Hi fellow lupies!
Since I am still a fairly new member, I am not sure if many of you remember me, but it has been a few months since I have posted, and I just thought I would check in and give a quick update.
Well, the past few months have been very busy for me(hence, little freetime.) But now I am on springbreak, so only two teachers are coming by next week, so I have about 5 days in a row where I can sleep and relax, finally!! I am still on the homebound schooling program(I have all of my teachers come by once a week(5 sometimes 6 days in a row), and they give me tests and a week's worth of assignments to complete. I've been on it since October(when my symptoms began to appear big time), and just a couple week ago, my rheumatologist told me that it's best I finish these last two months on homebound, and then go back senior year(I'm in high school) to get more stable and keep everything okay and under control. But it's been very busy, sometimes hard to keep caught up, but I am managing(only two more months!) With teachers coming over most days of the week, and then sometimes I have early morning doctor appontments, I get behind on sleep. I've had times where I wouldn't get enough sleep, then feel awful(mini-flare ups?) for a few days, then I would have to go up a one or two millligrams on prednisone to get out of it. But currently, I am down to three mg.

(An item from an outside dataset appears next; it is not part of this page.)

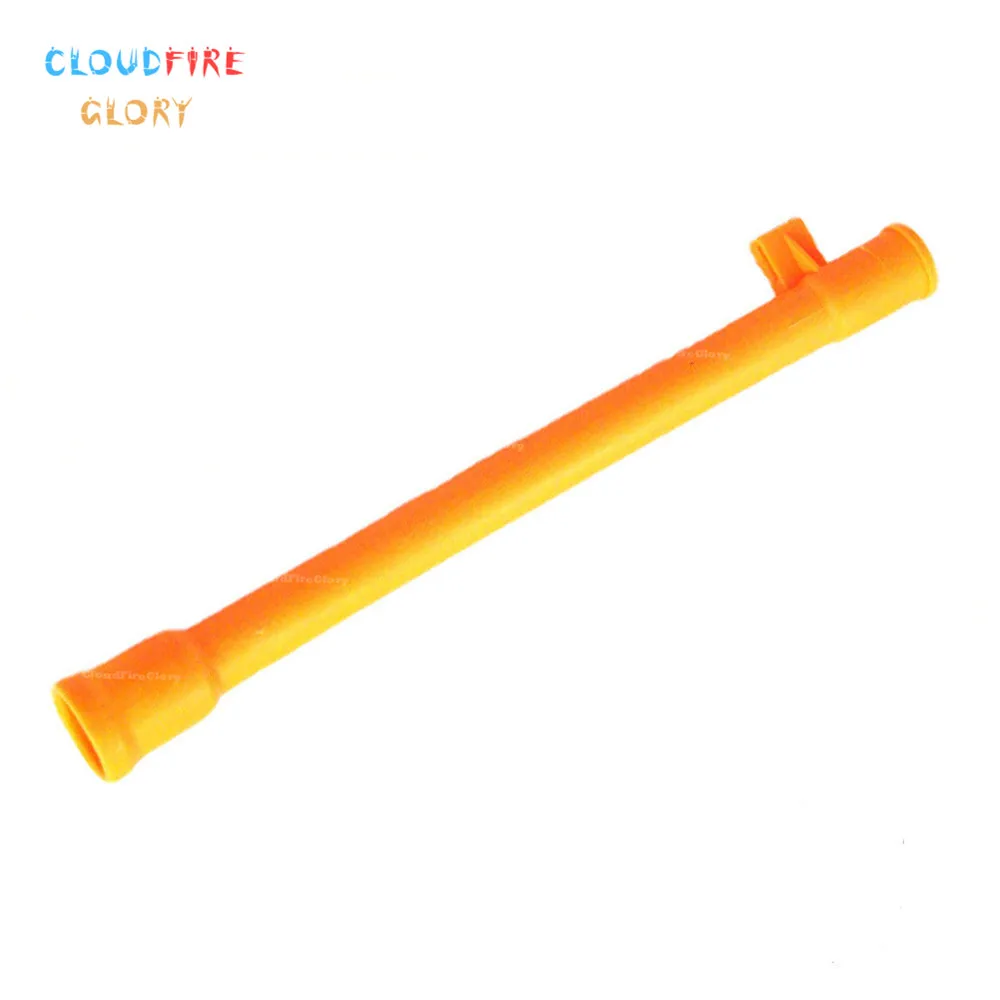 CloudFireGlory 06A103663C масляный щуп Воронка труба для VolksWagen Beetle Golf Jetta MK4 2.0L 2000 2001 2005 для Audi A4 1999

The plaquenil I started back in December is working GREAT!! Truly a miracle drug for me! My symptoms have decreased dramatically(joint pain much better, less times feel like I have the flu, etc.) I feel very thankful and blessed that something has worked. Sleep deprivation and stress are two things, though, that still give me problems, but I guess that's how it works, so I have to just be careful to avoid both. I still haven't received an official diagnosis of lupus, yet(not to my knowledge anyways), but my rheumatologist at each appointment keeps saying the word lupus and referring to anything new or any questions that I have with an explanation that involves lupus, and since the plaquenil has given me a complete 180 with my symptoms, I guess it's either RA, malaria, or lupus, and I don't have RA or malaria.

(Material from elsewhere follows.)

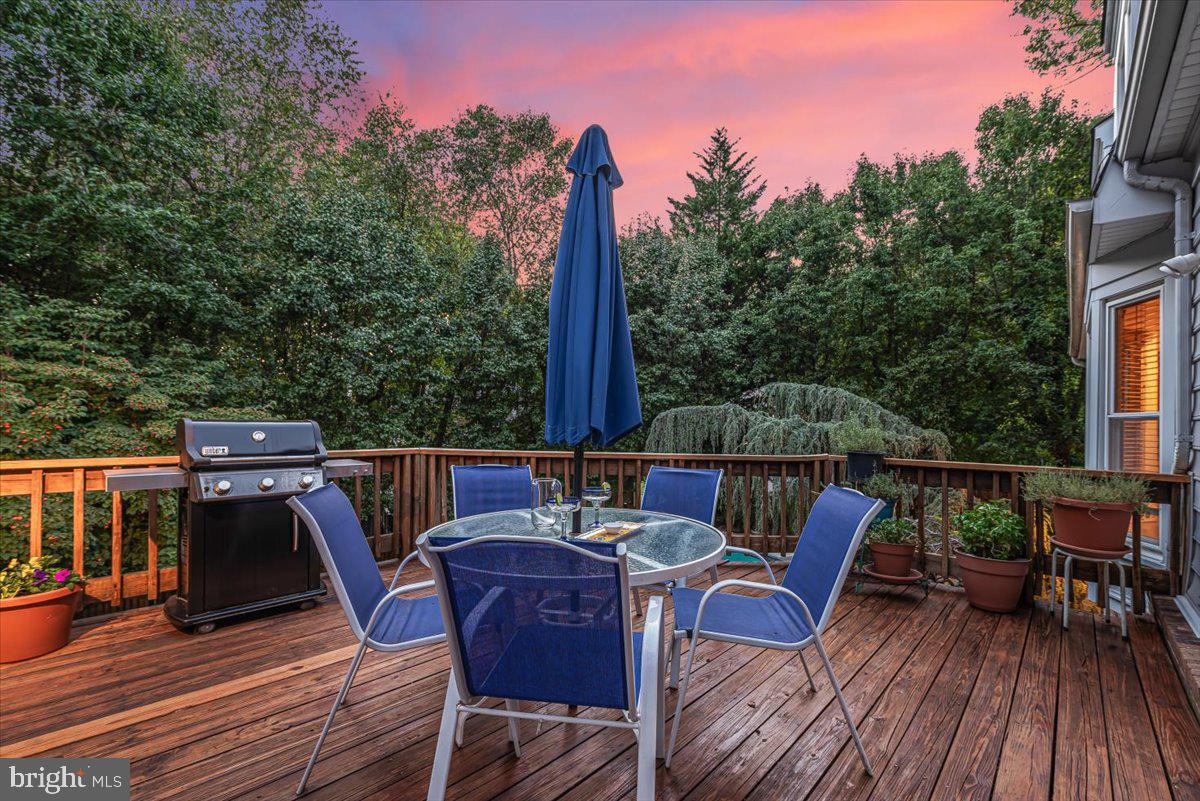 FALLSREACH - Residential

I did have a rash back in December all over my abdomen, and it appeared during a flare-up, and I went to a derm, and it turned out to be pityriasis rosea(common viral rash, once you have it once, you don't get it ever again), thank goodness! But for the past couple months, I have been getting these small-disc shaped lesions near or on my joints. They aren't in clusters or anything, just one isolated one appears each time. They are red and a bit raised at first, then the center gets very white and scaly, then it goes to pink, then, the part that worries me, it leaves a mark/darker spot behind on my skin that doesn't seem to clear up. My rheumatologist says he doesn't think it's lupus-related, but he said once another appears to go get a biopsy, but so far, another hasn't appeared yet, thankfully. Does that rash sound familiar to anyone? My rheumy wasn't sure, he said all of these rashes look so similar, and I've googled/researched it, and there are way too many conditions that come up.
One problem I have been dealing with now is menstrual problems.

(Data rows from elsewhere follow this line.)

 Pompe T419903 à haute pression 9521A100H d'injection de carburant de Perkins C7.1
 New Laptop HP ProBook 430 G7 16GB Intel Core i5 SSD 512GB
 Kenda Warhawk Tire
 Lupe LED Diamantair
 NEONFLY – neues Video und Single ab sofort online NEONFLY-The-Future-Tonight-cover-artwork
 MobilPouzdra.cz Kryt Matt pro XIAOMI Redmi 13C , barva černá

Back in January, my GYN put me on Yaz to hopefully help with my bad pain every month(she thinks I have endometriosis), and it was working well, but the second month came by, and I was bleeding for about two weeks straight with bad menstrual cramps each day. My GYN took me off Yaz and told me to wait two weeks to start the new pills, and when I went off of those bc pills, I had a flare-up for about three days, I felt awful, and had to go up on prednisone, which took care of it. So, I was switched to Femcon Fe with a higher estrogen level, and it was going well, but since the beginning of this week, I have bleeding again and more bad cramps(and I am not on the inactive pills until next week.) I saw my GYN this morning, and she told me she really wants me to try to get through two more months to see if they help at all, and if not, then the next step is a laparascopy, and if endo is present, then she might put me on lupron. She said in the meantime though, to take pain pills when needed to get through this(vicodin, norco, or valium.) I am not a huge fan of taking these type of pain pills(I don't like the feeling they give you), but they do help with the pain. So it's been hard in that department, but I am keeping hope.
Well, that's what has been basically keeping me busy for the past few months. I just wish I had more time to be able to come online, and chat with everyone here, it's hard because my friends and family just don't seem to understand most of the time, but you all do, and it's great to know that there is a place I can come to where people can emphathize with you. I am going to try to come online more often. Well, I am going to go get caught up and read some threads, just wanted to give a quick update(sorry if I wrote I novel, I tend to do that, haha.)
I hope you all are okay and doing well and enjoying the beautiful weather and upcoming Easter!